We’re thinking: We love to see open-weights models turning in world-beating results! With their prowess in multimedia understanding, reasoning, and tool use, Qwen3-VL and Qwen3-Omni put a wide range of agentic applications within reach of all developers.


Flowchart of Text-to-LoRA model processes task embeddings into LoRA adapters, showing weights and losses.

LoRA Adapters On Tap

The approach known as LoRA streamlines fine-tuning by training a small adapter that modifies a pretrained model’s weights at inference. Researchers built a model that generates such adapters directly.

What’s new: Rujikorn Charakorn and colleagues at the Tokyo-based startup Sakana AI introduced Text-to-LoRA, a model that produces task-specific LoRA adapters based on natural language descriptions of tasks to be performed by a separate large language model.

Key insight: Typically, a LoRA adapter is trained for a particular task.

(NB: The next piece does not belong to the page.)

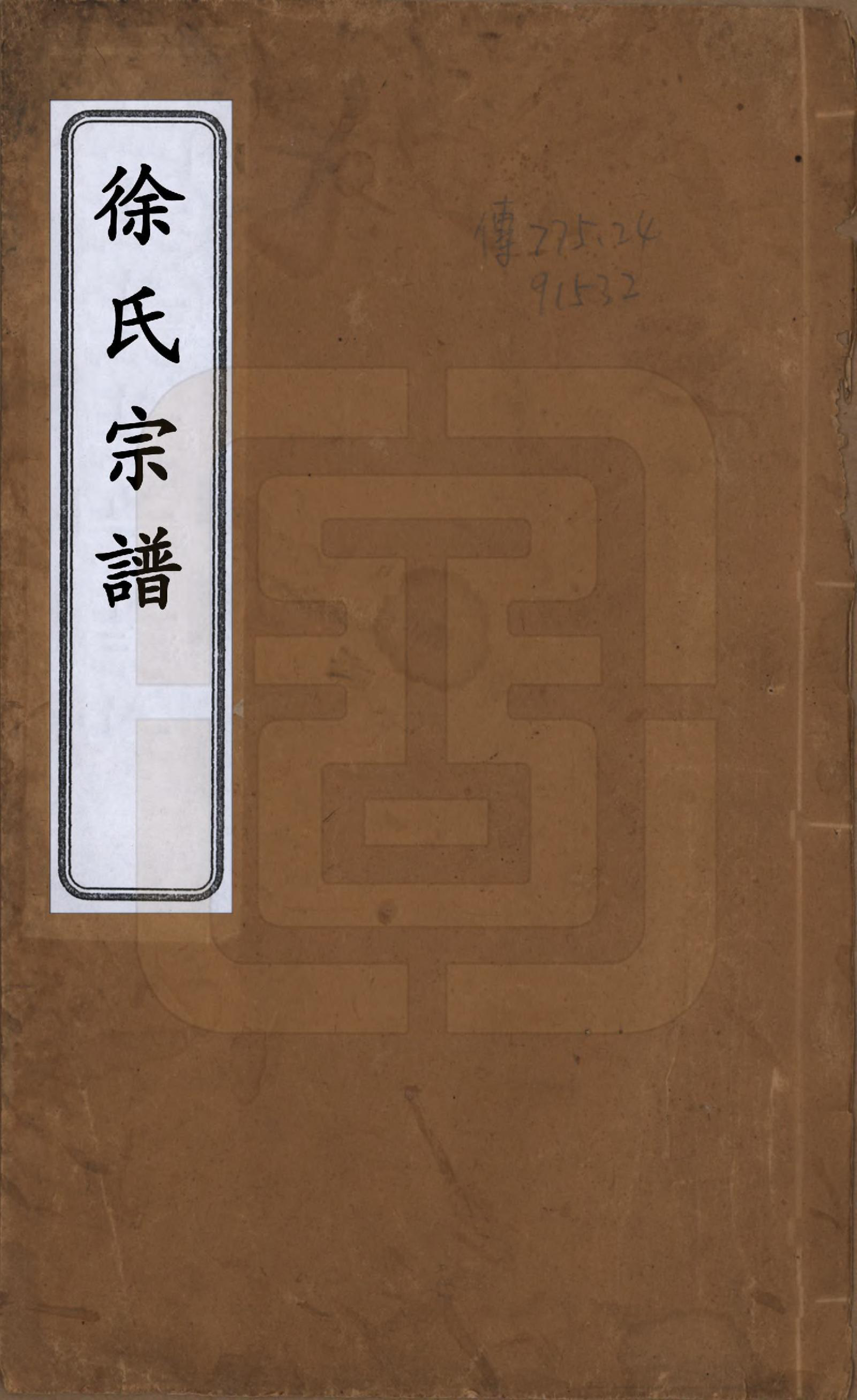 GTJP1848.徐.中国.徐氏宗谱八卷.民国四年（1915）_001.pdf_第1页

However, a model can learn, given a description of a task, to generate a suitable adapter for tasks it may not have encountered in its training.

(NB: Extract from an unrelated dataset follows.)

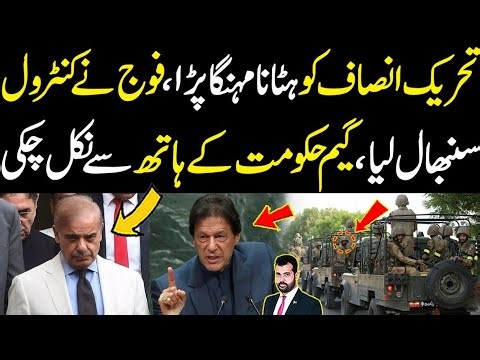 PTI ko hatana mehnga para, Army ny Control sambhal lya, Game hakumat k hath sy nikal gai, Big news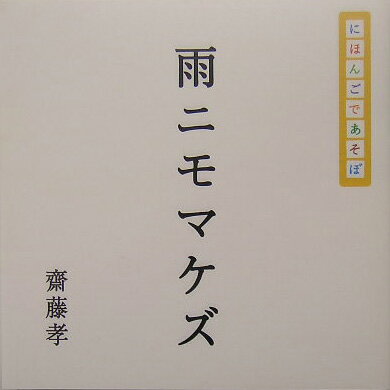 番組監修の斎藤孝が、ＮＨＫ教育テレビ『にほんごであそぼ』の名文の解説本を書きました。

How it works: The authors trained a vanilla neural network, given text that describes a task, to produce a task-specific LoRA adapter for the large language model Mistral-7B-Instruct.

  • The authors trained the network on 479 tasks such as answering questions about physics and solving math word problems. Each task consisted of 128 example input-output pairs and a description like this one for solving math word problems: “This task challenges your problem-solving abilities through mathematical reasoning. You must carefully read each scenario and systematically work through the data to compute the final outcome.”
  • They generated embeddings of task descriptions by passing them to gte-large-en-v1.5, a pretrained embedding model.
  • Given an embedding of a task description and embeddings that specified layers of Mistral-7B-Instruct to adapt, Text-to-LoRA learned to generate a LoRA adapter. Specifically, it learned to minimize the difference between the outputs of the LoRA-adapted Mistral-7B-Instruct and the ground truth outputs.

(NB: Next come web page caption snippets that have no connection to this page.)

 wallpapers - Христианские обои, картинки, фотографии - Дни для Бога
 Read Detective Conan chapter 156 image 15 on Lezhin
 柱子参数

Results: The authors evaluated Mistral-7B-Instruct with Text-to-LoRA on 10 reasoning benchmarks (such as BoolQHellaswag, and WinoGrande). They compared the results to Mistral-7B-Instruct (i) with conventional task-specific adapters, (ii) with a single adapter trained on all 479 training tasks simultaneously, (iii) unadapted but with the task description prepended to the prompt, and (iv) unadapted but with a plain prompt.

  • Across all benchmarks, Mistral-7B-Instruct with Text-to-LoRA achieved 67.7 percent average accuracy. The LLM with the multi-task adapter achieved 66.3 percent. The unadapted LLM with the task description prepended to the prompt achieved 60.6 percent average accuracy, while a plain prompt yielded 55.8 percent.
  • Comparing their work against conventional LoRA adapters, the authors reported results on 8 tasks (excluding GSM8K and HumanEval). Mistral-7B-Instruct with conventional adapters did best (75.8 percent). The LLM with Text-to-LoRA achieved 73.9 percent average accuracy, with the 479-task adapter 71.9 percent, and with no adapter 60.0 percent.

Why it matters: The demands placed on a model often change over time, and training new LoRA adapters to match is cumbersome. In effect, Text-to-LoRA compresses a library of LoRA adapters into a parameter-efficient hypernetwork that generalizes to arbitrary tasks. Because it generates them based on text descriptions, different descriptive phrasing can produce different styles of adaptation to emphasize, say, reasoning, format, or other constraints. In this way, Text-to-LoRA makes it easy, quick, and inexpensive to produce new adapters for idiosyncratic or shifting tasks.

We’re thinking: Training LoRA adaptors typically involves a tradeoff between specialization and generalization, and ensembles or mixtures of adapters can improve generalization. This approach offers an efficient, low-cost way to produce LoRA ensembles, which typically are expensive to train and maintain.